● **Extrait du texte**
╔══
QUE FAUT-IL CORRIGER ? Il est nécessaire de prendre le contre-pied du système actuel pour créer un système mondial qui reposerait par défaut sur une action humanitaire menée au niveau local. De nombreux changements sont nécessaires, parmi lesquels : une hausse générale du financement de l'aide humanitaire ; une hausse des financements accordés directement aux acteurs locaux ; des partenariats plus équilibrés entre les acteurs internationaux et locaux (en accordant la priorité aux responsables locaux conscients des différences d'impact des crises humanitaires sur les femmes et sur les hommes et qui tiennent à ce que les femmes soient largement représentées et puissent exercer des fonctions de direction) ; une plus grande importance accordée au renforcement des capacités des partenaires locaux, et l'engagement plus ferme des gouvernements nationaux à garantir un financement suffisant, des solutions responsables et équitables de préparation aux catastrophes, de réduction des risques et de réaction aux crises dans leur propre pays, ainsi que le renforcement de l'obligation de rendre des comptes. Le manque d'empressement des bailleurs de fonds à fournir des ressources financières adéquates, en temps voulu, constitue l'obstacle principal au changement. Cela porte non seulement atteinte à la mise en place d'une capacité durable d'action au niveau local, mais aussi aux efforts visant à instaurer des réformes internationales utiles. Le caractère non obligatoire des contributions explique les insuffisances et les déséquilibres du financement humanitaire. Les États membres des Nations unies n'ont en effet aucune obligation de versements à des fonds ou des organisations humanitaires, contrairement aux missions de maintien de la paix des Nations unies, qui sont financées par des contributions obligatoires des États membres. Même la Commission internationale pour la conservation des thonidés de l’Atlantique (ICCAT) impose des contributions obligatoires. Dans le cadre d'un système de contributions volontaires, les bailleurs de fonds peuvent se désintéresser de certaines urgences, de certains secteurs et de certaines modalités de financement. Ce système renforce le pouvoir des groupes nationaux dans les pays donateurs au détriment des priorités en matière d'aide.
╚══
● **Consigne 1**
Répondez brièvement aux questions suivantes sur le passage consacré à la réforme de l'aide humanitaire.
(a) Quel est, selon ce passage, l'obstacle principal au changement ?
(b) Comment les missions de maintien de la paix des Nations unies sont-elles financées ?
(c) Quel organisme le passage cite-t-il comme imposant, lui aussi, des contributions obligatoires ?
● **Consigne 2**
Poursuivez le passage sur la réforme de l'aide humanitaire à la suite de sa dernière phrase.

● **Matériel fourni**
╔══
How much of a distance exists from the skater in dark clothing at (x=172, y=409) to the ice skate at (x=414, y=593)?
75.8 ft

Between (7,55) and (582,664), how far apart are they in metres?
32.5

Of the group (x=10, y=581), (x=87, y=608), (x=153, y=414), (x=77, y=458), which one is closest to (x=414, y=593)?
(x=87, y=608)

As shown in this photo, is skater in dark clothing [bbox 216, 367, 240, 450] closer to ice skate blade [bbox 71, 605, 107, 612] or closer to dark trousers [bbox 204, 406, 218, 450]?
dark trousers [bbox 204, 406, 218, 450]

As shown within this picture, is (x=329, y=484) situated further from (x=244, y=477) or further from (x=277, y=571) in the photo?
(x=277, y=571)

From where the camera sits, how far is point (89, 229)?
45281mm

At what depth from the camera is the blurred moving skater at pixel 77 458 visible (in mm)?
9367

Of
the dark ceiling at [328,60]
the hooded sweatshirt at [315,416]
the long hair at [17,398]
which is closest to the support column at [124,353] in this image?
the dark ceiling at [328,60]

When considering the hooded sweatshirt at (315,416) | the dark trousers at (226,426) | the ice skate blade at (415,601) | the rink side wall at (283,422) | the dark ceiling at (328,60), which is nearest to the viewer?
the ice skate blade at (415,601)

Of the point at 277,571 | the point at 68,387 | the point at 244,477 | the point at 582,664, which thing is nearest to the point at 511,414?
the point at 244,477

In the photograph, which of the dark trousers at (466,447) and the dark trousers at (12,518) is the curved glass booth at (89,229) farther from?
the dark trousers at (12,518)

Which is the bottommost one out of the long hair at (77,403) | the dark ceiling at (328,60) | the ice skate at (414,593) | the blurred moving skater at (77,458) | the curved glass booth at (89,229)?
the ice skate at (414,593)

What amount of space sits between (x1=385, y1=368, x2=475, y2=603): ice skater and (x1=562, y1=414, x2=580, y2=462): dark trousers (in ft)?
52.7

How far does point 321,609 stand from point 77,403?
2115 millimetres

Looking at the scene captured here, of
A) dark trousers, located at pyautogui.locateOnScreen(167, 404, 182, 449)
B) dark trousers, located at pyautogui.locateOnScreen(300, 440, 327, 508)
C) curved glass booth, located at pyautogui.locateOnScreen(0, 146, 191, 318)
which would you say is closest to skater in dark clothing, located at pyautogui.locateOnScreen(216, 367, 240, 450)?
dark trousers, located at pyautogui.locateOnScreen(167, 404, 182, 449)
╚══
● **Résultat attendu 1**
(a) Le manque d'empressement des bailleurs de fonds à fournir des ressources financières adéquates, en temps voulu.
(b) Elles sont financées par des contributions obligatoires des États membres.
(c) La Commission internationale pour la conservation des thonidés de l’Atlantique (ICCAT).

● **Résultat attendu 2**
CORRIGER LES PROBLÈMES Il existe plusieurs moyens de transformer le système actuel en un système orienté avant tout vers les autorités locales, où les gouvernements des pays touchés par les crises dirigeraient les opérations, avec le soutien de la société civile qui veillerait à ce qu'ils s'acquittent de leurs responsabilités, ce qui permettrait de sauver plus de vies. Les solutions incluent (1) des actions humanitaires menées au niveau local dans la mesure du possible, en définissant précisément le rôle des acteurs internationaux ; (2) des financements adéquats alloués aux acteurs étatiques et non étatiques dans les pays concernés ; et (3) des partenariats renforcés entre les acteurs internationaux et les acteurs locaux, en insistant davantage sur les capacités locales. Par ailleurs, les gouvernements nationaux doivent améliorer l'action humanitaire d'un point de vue quantitatif et qualitatif. Toutefois, ce rapport porte plus essentiellement sur ce que les acteurs internationaux peuvent et doivent faire pour accroître et améliorer le soutien qu'ils apportent à la conduite locale des opérations humanitaires. Oxfam recommande plus précisément la mise en place d'une contribution obligatoire pour le financement de l'aide humanitaire et appelle les acteurs internationaux à s'engager à accroître le financement direct des partenaires locaux, de manière transparente.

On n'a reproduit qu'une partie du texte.